Your task:
Copy out the records verbatim, starting at the first line and ending at the line that contains "173): car tire?", with both of those lines included.

Extracted data:
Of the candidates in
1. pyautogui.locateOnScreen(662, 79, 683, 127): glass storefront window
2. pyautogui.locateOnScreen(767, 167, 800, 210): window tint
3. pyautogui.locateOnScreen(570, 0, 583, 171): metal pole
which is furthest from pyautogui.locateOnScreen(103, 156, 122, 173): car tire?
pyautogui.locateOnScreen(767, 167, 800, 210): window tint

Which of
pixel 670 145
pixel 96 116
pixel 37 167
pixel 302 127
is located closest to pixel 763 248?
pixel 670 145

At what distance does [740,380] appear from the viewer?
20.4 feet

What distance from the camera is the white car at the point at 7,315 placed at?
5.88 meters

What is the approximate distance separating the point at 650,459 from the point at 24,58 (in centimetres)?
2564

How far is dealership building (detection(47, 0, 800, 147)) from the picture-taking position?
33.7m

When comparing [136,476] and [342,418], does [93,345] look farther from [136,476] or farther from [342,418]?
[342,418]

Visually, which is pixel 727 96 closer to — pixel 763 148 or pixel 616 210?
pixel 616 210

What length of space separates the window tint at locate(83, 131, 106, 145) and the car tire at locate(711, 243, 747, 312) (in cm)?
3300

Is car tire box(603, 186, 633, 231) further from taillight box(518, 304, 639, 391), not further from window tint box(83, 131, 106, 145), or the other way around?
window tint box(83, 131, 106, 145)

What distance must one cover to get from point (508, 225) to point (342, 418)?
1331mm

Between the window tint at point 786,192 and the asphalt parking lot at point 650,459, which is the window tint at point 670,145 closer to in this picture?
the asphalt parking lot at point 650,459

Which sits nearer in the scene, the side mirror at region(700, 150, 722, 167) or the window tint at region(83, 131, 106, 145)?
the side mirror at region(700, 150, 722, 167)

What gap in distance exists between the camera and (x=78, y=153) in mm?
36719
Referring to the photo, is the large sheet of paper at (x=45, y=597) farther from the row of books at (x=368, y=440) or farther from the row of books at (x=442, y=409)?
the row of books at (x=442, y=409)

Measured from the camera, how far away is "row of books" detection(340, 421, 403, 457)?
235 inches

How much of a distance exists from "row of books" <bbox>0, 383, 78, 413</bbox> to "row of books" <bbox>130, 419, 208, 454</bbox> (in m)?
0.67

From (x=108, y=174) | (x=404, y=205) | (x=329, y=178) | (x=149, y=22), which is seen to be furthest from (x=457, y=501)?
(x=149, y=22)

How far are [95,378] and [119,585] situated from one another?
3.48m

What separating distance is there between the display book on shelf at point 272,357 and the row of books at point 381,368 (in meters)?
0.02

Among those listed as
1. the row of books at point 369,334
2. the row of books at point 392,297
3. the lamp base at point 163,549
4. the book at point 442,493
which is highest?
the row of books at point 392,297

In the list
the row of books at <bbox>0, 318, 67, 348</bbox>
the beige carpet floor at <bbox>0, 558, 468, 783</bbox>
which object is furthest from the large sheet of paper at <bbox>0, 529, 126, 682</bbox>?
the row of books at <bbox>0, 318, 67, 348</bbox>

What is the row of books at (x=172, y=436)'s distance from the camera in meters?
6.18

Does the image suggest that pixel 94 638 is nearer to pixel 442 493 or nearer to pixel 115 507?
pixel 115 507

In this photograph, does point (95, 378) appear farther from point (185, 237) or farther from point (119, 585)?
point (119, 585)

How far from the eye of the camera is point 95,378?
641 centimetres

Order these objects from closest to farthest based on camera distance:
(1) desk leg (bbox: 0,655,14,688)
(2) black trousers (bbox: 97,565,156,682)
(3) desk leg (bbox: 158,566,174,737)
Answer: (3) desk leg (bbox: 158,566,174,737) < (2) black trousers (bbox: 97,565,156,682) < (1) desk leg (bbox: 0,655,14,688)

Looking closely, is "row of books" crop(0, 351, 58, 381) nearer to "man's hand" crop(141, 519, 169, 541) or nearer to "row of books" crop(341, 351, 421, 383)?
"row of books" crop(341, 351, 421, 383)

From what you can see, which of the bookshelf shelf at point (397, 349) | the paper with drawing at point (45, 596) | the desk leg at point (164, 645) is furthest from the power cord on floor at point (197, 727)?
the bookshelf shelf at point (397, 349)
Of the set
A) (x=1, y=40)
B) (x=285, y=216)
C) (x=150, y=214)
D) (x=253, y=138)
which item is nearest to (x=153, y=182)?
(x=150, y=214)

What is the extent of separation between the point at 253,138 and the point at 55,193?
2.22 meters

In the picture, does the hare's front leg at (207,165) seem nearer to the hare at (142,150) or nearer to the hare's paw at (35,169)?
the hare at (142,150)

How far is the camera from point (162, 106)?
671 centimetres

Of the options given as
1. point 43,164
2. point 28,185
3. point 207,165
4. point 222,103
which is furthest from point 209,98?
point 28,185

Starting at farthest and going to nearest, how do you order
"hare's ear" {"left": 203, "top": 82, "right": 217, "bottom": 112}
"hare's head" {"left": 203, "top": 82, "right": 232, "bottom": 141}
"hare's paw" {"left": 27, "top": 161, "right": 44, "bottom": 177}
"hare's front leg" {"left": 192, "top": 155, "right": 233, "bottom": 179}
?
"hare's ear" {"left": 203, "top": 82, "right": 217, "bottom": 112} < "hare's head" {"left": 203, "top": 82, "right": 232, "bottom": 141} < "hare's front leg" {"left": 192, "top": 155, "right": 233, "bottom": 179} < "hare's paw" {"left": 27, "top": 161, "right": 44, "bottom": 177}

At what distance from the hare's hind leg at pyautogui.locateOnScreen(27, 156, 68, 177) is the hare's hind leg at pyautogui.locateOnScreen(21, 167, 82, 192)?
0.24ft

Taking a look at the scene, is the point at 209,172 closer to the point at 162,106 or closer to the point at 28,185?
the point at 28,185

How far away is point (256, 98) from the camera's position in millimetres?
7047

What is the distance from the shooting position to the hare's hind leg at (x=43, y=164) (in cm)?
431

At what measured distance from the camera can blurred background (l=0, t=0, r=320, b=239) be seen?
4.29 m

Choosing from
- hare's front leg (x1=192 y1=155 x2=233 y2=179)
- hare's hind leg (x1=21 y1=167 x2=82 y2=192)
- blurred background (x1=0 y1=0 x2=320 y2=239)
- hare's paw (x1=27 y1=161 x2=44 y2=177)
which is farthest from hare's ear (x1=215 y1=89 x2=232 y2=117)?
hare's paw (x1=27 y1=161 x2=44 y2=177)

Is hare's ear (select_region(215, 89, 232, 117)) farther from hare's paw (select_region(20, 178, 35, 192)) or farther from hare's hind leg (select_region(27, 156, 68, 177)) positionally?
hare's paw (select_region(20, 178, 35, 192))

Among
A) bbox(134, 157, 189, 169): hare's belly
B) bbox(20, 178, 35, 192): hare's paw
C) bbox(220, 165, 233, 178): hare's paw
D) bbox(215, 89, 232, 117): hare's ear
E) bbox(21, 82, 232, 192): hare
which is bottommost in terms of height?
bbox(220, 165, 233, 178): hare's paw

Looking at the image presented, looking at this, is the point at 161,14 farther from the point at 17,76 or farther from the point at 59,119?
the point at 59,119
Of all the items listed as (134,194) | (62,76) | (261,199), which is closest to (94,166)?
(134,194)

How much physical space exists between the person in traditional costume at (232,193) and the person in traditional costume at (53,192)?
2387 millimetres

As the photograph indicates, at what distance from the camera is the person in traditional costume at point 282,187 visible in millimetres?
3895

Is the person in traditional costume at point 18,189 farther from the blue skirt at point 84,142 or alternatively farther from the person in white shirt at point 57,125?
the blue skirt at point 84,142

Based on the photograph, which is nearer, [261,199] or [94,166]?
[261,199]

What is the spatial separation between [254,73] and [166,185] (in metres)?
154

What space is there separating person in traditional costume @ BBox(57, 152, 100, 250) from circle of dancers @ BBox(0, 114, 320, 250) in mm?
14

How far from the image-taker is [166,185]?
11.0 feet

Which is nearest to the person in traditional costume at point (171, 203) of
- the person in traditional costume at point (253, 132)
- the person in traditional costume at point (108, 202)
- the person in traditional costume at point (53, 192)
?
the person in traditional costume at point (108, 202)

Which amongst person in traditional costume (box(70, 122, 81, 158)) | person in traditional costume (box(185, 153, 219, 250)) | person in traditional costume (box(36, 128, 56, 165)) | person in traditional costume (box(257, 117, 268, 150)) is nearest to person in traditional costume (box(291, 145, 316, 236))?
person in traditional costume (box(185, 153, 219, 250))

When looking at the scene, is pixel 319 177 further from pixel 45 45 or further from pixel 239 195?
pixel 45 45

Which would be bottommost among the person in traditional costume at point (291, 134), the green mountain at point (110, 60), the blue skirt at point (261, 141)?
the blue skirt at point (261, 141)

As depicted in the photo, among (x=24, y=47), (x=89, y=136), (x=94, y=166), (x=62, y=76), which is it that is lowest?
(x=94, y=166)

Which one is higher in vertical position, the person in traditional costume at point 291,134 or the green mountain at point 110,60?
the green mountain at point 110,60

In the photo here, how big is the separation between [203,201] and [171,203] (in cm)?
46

Expected answer:
Of the candidates in
1. pyautogui.locateOnScreen(662, 79, 683, 127): glass storefront window
2. pyautogui.locateOnScreen(767, 167, 800, 210): window tint
3. pyautogui.locateOnScreen(570, 0, 583, 171): metal pole
which is furthest from pyautogui.locateOnScreen(103, 156, 122, 173): car tire?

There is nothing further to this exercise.